**ZIEL DER AUFGABE**
Zitiere aus dem Text über die männliche Depression die Stelle von „Wenn die etablierten“ bis „mitnichten eine Frauenkrankheit.“.

**VORLIEGENDER TEXT**
• • • •
Wenn die etablierten Depressionskriterien um externalisierende Symptome wie Aggressivität und emotionale Kontrolle erweitert werden, wird deutlich: Männer sind verletzlicher, als allgemein angenommen, und Depression ist mitnichten eine Frauenkrankheit.

Die männliche Depression

Nicht nur Experten, auch Angehörige sollten hellhörig werden, wenn ein Mann diese Symptome zeigt:

  • vermehrter sozialer Rückzug, der oft verneint wird

  • berufliches Überengagement, das mit Klagen über Stress maskiert wird

  • Abstreiten von Kummer und Traurigkeit

  • zunehmend rigide Forderungen nach Autonomie (in Ruhe gelassen zu werden)

  • zunehmende Intensität oder Häufigkeit von Wutanfällen, Impulsivität

  • Hilfe von anderen nicht annehmen: das „Ich kann das schon allein“-Syndrom

  • ab- oder zunehmendes sexuelles Interesse

  • vermehrter bis exzessiver Alkohol- und/oder Nikotinkonsum

  • anderes Suchtverhalten: TV, Sport, Glücksspiel, Internet etc.
• • • •
**ROHDATEN**
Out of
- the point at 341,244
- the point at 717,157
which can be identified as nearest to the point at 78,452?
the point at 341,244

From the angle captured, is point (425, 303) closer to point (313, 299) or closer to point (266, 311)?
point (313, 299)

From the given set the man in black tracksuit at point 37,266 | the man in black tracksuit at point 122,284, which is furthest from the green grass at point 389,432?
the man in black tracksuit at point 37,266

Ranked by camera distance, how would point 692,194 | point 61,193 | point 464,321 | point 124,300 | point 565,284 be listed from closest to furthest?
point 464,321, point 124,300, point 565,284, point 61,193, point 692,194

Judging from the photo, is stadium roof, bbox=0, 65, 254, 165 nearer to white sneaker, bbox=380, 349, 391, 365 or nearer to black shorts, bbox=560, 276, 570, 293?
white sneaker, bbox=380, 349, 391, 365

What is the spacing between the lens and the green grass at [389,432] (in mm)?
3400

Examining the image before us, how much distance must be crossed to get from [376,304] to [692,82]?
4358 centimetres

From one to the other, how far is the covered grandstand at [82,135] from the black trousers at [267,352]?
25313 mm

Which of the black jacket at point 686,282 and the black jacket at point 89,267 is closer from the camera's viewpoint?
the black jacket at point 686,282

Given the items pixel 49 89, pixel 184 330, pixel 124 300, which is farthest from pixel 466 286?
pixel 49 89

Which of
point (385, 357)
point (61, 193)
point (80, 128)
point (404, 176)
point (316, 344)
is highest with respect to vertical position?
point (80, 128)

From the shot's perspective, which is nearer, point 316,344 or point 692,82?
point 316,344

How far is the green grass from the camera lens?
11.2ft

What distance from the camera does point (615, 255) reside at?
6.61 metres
• • • •
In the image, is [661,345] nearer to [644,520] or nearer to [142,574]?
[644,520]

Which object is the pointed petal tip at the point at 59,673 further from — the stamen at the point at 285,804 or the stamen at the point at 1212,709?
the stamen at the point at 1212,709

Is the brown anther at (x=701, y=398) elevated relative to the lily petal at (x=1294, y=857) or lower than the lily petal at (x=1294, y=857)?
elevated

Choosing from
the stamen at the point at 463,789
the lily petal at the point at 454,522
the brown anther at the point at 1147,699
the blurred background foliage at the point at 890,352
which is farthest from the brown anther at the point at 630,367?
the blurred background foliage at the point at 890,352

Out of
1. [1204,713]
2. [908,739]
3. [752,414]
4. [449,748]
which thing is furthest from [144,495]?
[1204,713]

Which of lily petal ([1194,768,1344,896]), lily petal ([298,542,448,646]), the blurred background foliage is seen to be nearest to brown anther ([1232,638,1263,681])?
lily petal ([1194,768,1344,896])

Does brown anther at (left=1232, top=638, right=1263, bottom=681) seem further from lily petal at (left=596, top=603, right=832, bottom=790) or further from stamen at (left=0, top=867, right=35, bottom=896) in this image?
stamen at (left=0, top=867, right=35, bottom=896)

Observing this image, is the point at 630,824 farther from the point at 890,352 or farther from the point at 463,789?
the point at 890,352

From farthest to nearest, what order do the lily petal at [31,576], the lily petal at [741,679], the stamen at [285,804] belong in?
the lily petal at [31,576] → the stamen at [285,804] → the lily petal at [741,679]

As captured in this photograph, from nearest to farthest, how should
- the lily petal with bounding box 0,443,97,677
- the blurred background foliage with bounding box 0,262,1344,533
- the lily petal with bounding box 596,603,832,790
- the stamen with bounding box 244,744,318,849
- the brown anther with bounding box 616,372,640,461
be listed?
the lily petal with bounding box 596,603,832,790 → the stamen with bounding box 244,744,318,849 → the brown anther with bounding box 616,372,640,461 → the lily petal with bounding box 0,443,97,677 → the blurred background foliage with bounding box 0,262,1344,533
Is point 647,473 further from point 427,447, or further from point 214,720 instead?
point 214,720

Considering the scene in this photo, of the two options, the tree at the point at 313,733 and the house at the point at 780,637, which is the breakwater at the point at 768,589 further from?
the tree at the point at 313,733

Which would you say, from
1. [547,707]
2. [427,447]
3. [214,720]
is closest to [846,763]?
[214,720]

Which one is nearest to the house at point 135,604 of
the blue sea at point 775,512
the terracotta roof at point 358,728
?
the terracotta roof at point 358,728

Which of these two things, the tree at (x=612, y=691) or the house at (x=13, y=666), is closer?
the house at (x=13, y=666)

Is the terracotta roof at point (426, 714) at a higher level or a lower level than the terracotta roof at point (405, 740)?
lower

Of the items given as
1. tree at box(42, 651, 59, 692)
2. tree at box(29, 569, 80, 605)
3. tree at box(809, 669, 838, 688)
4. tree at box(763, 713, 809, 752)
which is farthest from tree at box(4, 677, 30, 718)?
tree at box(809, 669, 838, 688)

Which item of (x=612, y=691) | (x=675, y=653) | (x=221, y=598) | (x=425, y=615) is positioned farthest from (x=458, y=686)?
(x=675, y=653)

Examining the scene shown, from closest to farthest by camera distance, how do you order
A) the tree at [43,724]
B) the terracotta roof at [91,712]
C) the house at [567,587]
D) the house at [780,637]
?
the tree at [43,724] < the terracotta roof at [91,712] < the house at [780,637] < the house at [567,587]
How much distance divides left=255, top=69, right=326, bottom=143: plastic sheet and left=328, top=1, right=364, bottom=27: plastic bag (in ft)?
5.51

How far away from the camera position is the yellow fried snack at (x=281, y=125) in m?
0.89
• • • •
**LÖSUNG**
Wenn die etablierten Depressionskriterien um externalisierende Symptome wie Aggressivität und emotionale Kontrolle erweitert werden, wird deutlich: Männer sind verletzlicher, als allgemein angenommen, und Depression ist mitnichten eine Frauenkrankheit.